──────── TEXTAUSZUG ────────

Günther Binding: "Als die Kathedralen in den Himmel wuchsen"
Bauen im Mittelalter
Mittelalterliches
Bauwesen: detaillierter Überblick anhand zahlreicher konkreter
Beispiele
Wenn man in einer gotischen Kathedrale die scheinbar schwerelos nach
oben wachsenden eleganten Pfeiler und das filigran wirkende
Maßwerk der Fenster bewundert, stellt sich
unwillkürlich die Frage, wie die mittelalterlichen Architekten
oder vielmehr Werkmeister den Bau solcher auch heute noch
beeindruckender Monumente bewerkstelligt haben. Schließlich
standen ihnen nur wenige einfache Hilfsmittel und Werkzeuge zur
Verfügung.
Günther Bindung beschreibt und erklärt alle
relevanten Details des mittelalterlichen Bauwesens am Beispiel der
Kathedralen, die als größte Herausforderung
für die Werkmeister galten.
Zunächst ist der wirtschaftlich-soziale Hintergrund von
Bedeutung, denn ohne die Umwälzungen ab dem 13. Jahrhundert,
die zu wirtschaftlichem Aufschwung und einem erheblichen Einflussgewinn
für
die Städte führten, hätte es
keine Nachfrage nach repräsentativen Gotteshäusern
gegeben, die selbstverständlich nicht nur zur Ehre Gottes
erbaut wurden, sondern den Reichtum und die Macht der Auftraggeber
widerspiegeln sollten. Ein wichtiges Thema sind daher der Bauherr und
die Finanzierung, denn oft genug ging für eine Weile das Geld
aus, und der Bau stockte.
Dem Werkmeister, der zugleich Steinmetz und Architekt war, ist ein
langer Abschnitt gewidmet, in dem der Leser auch Ausschnitte aus dem
Musterbuch des Villard de Honnecourt findet, anhand derer sich
Bauplanung und -ausführung am Beispiel einiger bekannter
Kathedralen hervorragend nachvollziehen lassen. Aber auch den
verschiedenen Handwerksberufen am Bau mit Aspekten wie Ausbildung,
Arbeitszeiten, Vergütung und Arbeitsalltag ist ein Kapitel
gewidmet, ebenso der Beschaffung und dem Transport von Baumaterialien.

────────

● **ARBEITSAUFTRAG 1**
Erklären Sie bitte in ein bis drei Sätzen, weshalb der wirtschaftlich-soziale Hintergrund laut dem Textauszug von Bedeutung ist.
Der Textauszug und die Auflistung haben unterschiedliche Herkunft.

──────── GEZEIGTE AUFLISTUNG ────────

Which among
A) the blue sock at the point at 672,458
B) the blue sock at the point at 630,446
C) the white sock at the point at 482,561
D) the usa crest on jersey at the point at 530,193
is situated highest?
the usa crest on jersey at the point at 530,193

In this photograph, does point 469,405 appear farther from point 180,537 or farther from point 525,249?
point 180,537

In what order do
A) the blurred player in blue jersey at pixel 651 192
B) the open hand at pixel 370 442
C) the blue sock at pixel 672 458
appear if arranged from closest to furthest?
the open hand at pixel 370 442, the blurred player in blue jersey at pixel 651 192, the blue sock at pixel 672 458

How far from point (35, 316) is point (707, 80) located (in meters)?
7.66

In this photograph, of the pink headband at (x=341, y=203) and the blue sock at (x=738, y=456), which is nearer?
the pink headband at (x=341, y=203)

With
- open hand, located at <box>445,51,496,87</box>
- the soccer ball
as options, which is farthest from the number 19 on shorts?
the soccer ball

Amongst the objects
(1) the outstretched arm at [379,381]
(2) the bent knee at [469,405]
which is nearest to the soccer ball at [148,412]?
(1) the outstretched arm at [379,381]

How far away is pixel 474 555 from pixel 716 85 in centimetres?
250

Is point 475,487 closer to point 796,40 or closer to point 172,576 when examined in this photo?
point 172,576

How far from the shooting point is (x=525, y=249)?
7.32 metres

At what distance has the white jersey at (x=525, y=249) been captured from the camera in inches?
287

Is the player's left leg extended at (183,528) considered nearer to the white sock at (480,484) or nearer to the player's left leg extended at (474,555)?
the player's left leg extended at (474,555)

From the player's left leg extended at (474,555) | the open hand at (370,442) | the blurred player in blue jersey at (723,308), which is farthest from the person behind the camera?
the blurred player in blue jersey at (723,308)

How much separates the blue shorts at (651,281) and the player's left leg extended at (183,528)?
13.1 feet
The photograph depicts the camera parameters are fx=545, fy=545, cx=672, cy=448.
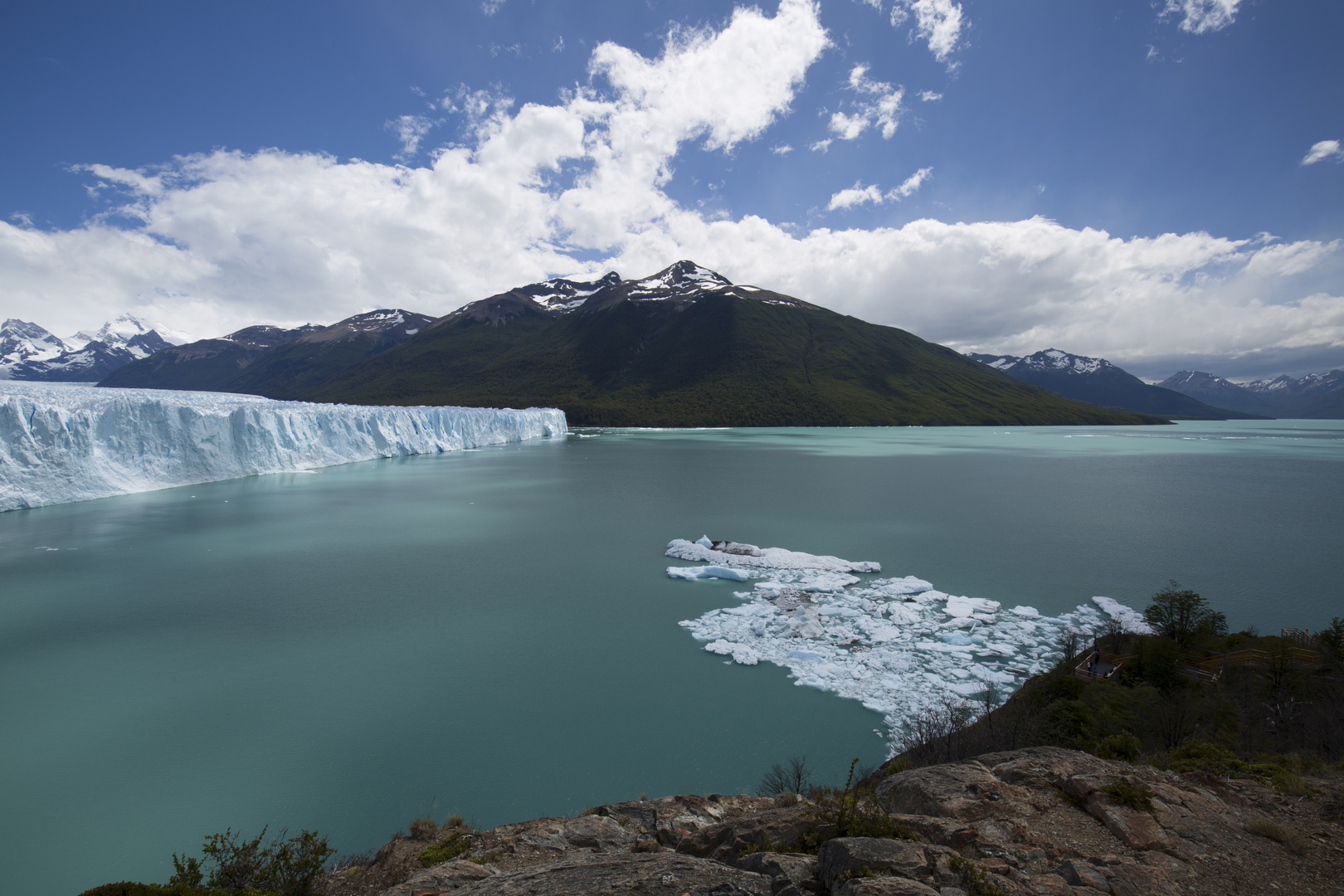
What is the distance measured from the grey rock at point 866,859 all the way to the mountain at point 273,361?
162801mm

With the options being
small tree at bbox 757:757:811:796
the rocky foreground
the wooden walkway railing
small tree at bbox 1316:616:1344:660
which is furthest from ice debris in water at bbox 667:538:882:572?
the rocky foreground

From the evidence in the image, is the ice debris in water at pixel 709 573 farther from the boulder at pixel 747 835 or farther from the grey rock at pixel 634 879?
the grey rock at pixel 634 879

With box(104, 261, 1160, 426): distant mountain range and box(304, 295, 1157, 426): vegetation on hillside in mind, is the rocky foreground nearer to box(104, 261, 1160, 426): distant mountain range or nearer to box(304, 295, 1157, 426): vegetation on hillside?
box(104, 261, 1160, 426): distant mountain range

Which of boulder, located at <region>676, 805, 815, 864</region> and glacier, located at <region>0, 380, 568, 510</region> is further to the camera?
glacier, located at <region>0, 380, 568, 510</region>

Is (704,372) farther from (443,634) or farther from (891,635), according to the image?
(443,634)

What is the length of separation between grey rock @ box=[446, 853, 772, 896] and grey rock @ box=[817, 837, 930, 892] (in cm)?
32

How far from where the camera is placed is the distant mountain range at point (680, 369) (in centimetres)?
9294

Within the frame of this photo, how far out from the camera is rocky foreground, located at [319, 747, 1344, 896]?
2.81 metres

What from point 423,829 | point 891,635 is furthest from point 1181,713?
point 423,829

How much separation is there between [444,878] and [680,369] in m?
105

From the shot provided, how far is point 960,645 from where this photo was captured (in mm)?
9156

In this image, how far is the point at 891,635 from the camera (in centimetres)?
950

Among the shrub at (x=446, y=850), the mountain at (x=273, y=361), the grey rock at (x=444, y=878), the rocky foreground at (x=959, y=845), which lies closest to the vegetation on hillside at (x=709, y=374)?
the mountain at (x=273, y=361)

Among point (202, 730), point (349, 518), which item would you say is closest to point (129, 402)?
point (349, 518)
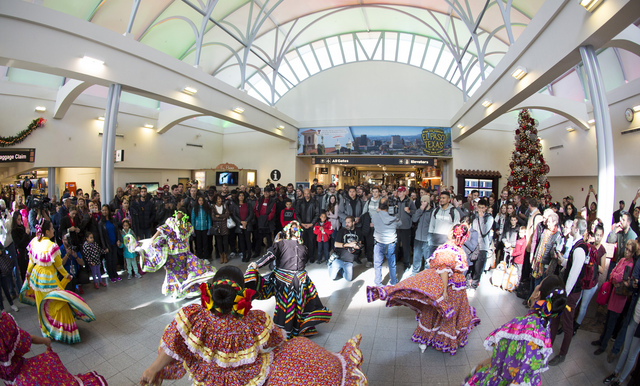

────────

● **ARBEITSAUFTRAG 2**
Schreiben Sie die Zeilen der Auflistung vom Anfang bis einschließlich der Zeile mit „7.32 metres“ als nummerierte Liste um und lassen Sie Leerzeilen weg.

● **LÖSUNG 1**
Ohne die Umwälzungen ab dem 13. Jahrhundert, die zu wirtschaftlichem Aufschwung und einem erheblichen Einflussgewinn der Städte führten, hätte es keine Nachfrage nach repräsentativen Gotteshäusern gegeben. Diese wurden nicht nur zur Ehre Gottes erbaut, sondern sollten auch den Reichtum und die Macht der Auftraggeber widerspiegeln.

● **LÖSUNG 2**
1. Which among
2. A) the blue sock at the point at 672,458
3. B) the blue sock at the point at 630,446
4. C) the white sock at the point at 482,561
5. D) the usa crest on jersey at the point at 530,193
6. is situated highest?
7. the usa crest on jersey at the point at 530,193
8. In this photograph, does point 469,405 appear farther from point 180,537 or farther from point 525,249?
9. point 180,537
10. In what order do
11. A) the blurred player in blue jersey at pixel 651 192
12. B) the open hand at pixel 370 442
13. C) the blue sock at pixel 672 458
14. appear if arranged from closest to furthest?
15. the open hand at pixel 370 442, the blurred player in blue jersey at pixel 651 192, the blue sock at pixel 672 458
16. How far from point (35, 316) is point (707, 80) located (in meters)?
17. 7.66
18. In this photograph, of the pink headband at (x=341, y=203) and the blue sock at (x=738, y=456), which is nearer?
19. the pink headband at (x=341, y=203)
20. With
21. - open hand, located at <box>445,51,496,87</box>
22. - the soccer ball
23. as options, which is farthest from the number 19 on shorts?
24. the soccer ball
25. Amongst the objects
26. (1) the outstretched arm at [379,381]
27. (2) the bent knee at [469,405]
28. which is nearest to the soccer ball at [148,412]?
29. (1) the outstretched arm at [379,381]
30. How far away is pixel 474 555 from pixel 716 85 in centimetres?
31. 250
32. Is point 475,487 closer to point 796,40 or closer to point 172,576 when examined in this photo?
33. point 172,576
34. How far from the shooting point is (x=525, y=249)?
35. 7.32 metres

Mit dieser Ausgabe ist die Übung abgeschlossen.